Work to be completed:
From the text on correlation and regression, give the passage again, beginning at "7.2 Batters" and stopping after "That’s straightforward enough.". Swap every "plot" for "chart".

## START Document section

7  Correlation and Regression

7.1 Back Where We Started

All this time and we’ve yet to really answer our central research question! To what extent does a player’s initial performance correlate with/predict their career performance after that point?

To answer this, we will calculate the Pearson correlation coefficient (R) to show how strong the relationship is between initial and remaining career wOBA or wOBA Against (correlation) and the coefficient of determination (R2) to show how well we can “predict” remaining career wOBA from initial wOBA (simple linear regression). I’ve also included p-values (P) to show statistical significance, which are all .005 or less. We are assuming a positive linear relationship between initial and career wOBA.

If all those terms make your eyes glaze over or your head spin, quickly then to the plots!

7.2 Batters

Even if you’re not that familiar with the statistical concepts, the points and the line get the big idea across. For example, the points in the 900 PA plot are on average much closer to the line compared to the 150 PA plot. This means that there is a stronger relationship between batters’ first 900 PA wOBA and their post 900 PA wOBA compared to the relationship between batters’ first 150 PA wOBA and post 150 PA wOBA. That’s straightforward enough.

It’s evident that the more plate appearances, the stronger the relationship becomes as shown by the gradual increase in R: .26 (a weak relationship) to .37 to .44 to .5 to .6 (a moderate relationship, bordering strong).

Related to this, initial wOBA becomes better at predicting a batter’s post wOBA as the number of plate appearances increases. R2 measures this precisely. As an example, when R2 = .07 for the 150 PA plot, this means that initial wOBA is only able to explain 7% of the variation in post wOBA. Other factors are explaining the remaining 93%.

If we tried to add a new batter (point) to the plot but only knew their first 150 PA wOBA, the line would be almost useless in helping us determine where to draw the point (predicting the batter’s post 150 PA wOBA).

The fact that this R2 number is so low hammers home the idea of sample size. We simply do not know much about a batter after 150 plate appearances even if we think we do. R2 steadily rises from .07 to .14 to .19 to .25 to .35 at 900 plate appearances, but even at 900 PA, only 35% of the variation in post wOBA is explained by initial wOBA.

You may be thinking, “Well, how long do we have to wait to become confident in our evaluation of a player based on their initial performance?”

## END Document section
## START Record list

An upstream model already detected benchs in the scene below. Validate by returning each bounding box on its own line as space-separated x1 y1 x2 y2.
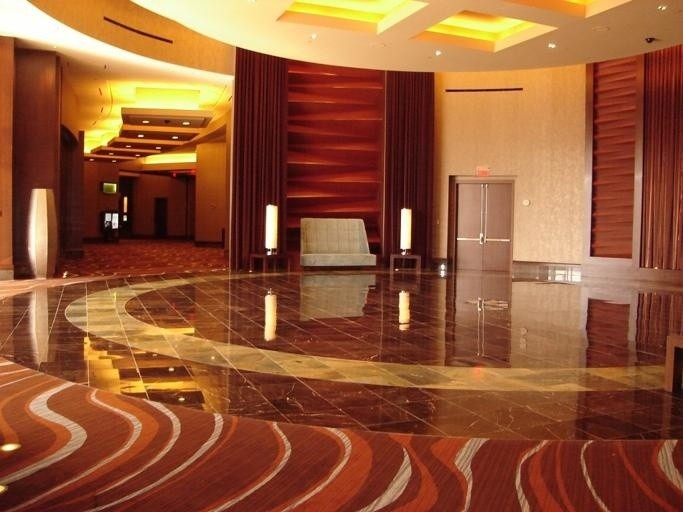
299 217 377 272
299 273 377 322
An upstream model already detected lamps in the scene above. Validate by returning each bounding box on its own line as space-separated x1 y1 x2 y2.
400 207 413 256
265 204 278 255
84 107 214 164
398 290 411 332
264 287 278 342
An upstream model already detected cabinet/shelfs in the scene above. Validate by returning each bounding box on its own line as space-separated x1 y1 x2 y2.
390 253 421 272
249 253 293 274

## END Record list
## START Record list

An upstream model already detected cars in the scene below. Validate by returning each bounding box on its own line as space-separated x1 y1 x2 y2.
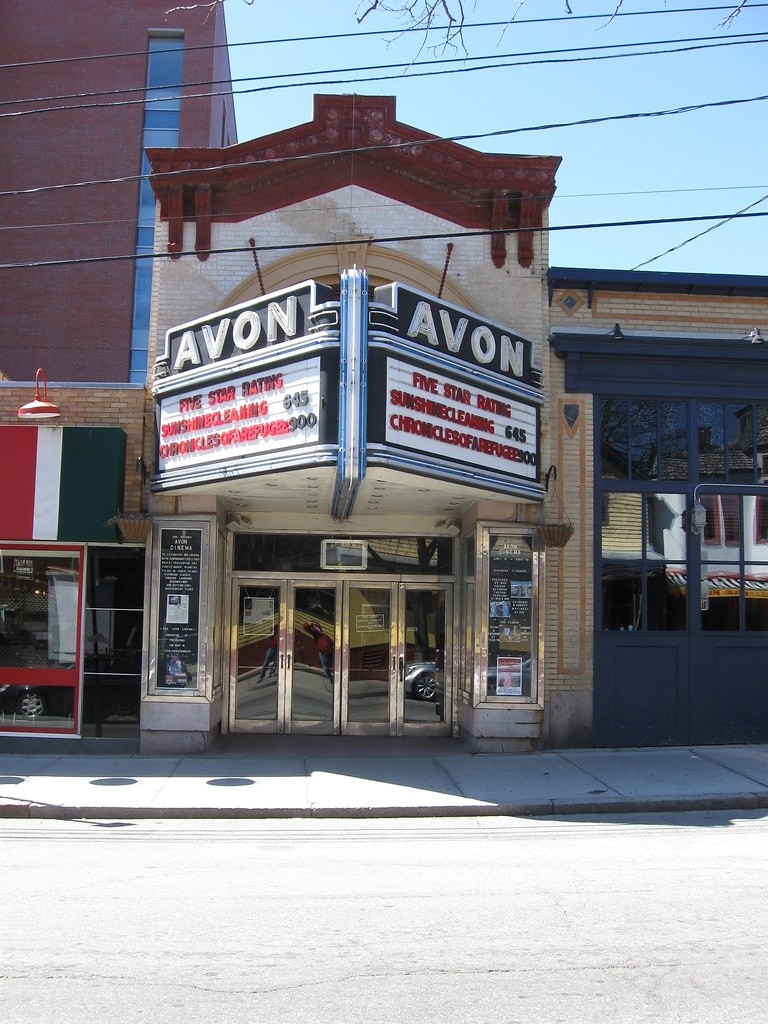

## END Record list

Solution for this exercise:
7.2 Batters

Even if you’re not that familiar with the statistical concepts, the points and the line get the big idea across. For example, the points in the 900 PA chart are on average much closer to the line compared to the 150 PA chart. This means that there is a stronger relationship between batters’ first 900 PA wOBA and their post 900 PA wOBA compared to the relationship between batters’ first 150 PA wOBA and post 150 PA wOBA. That’s straightforward enough.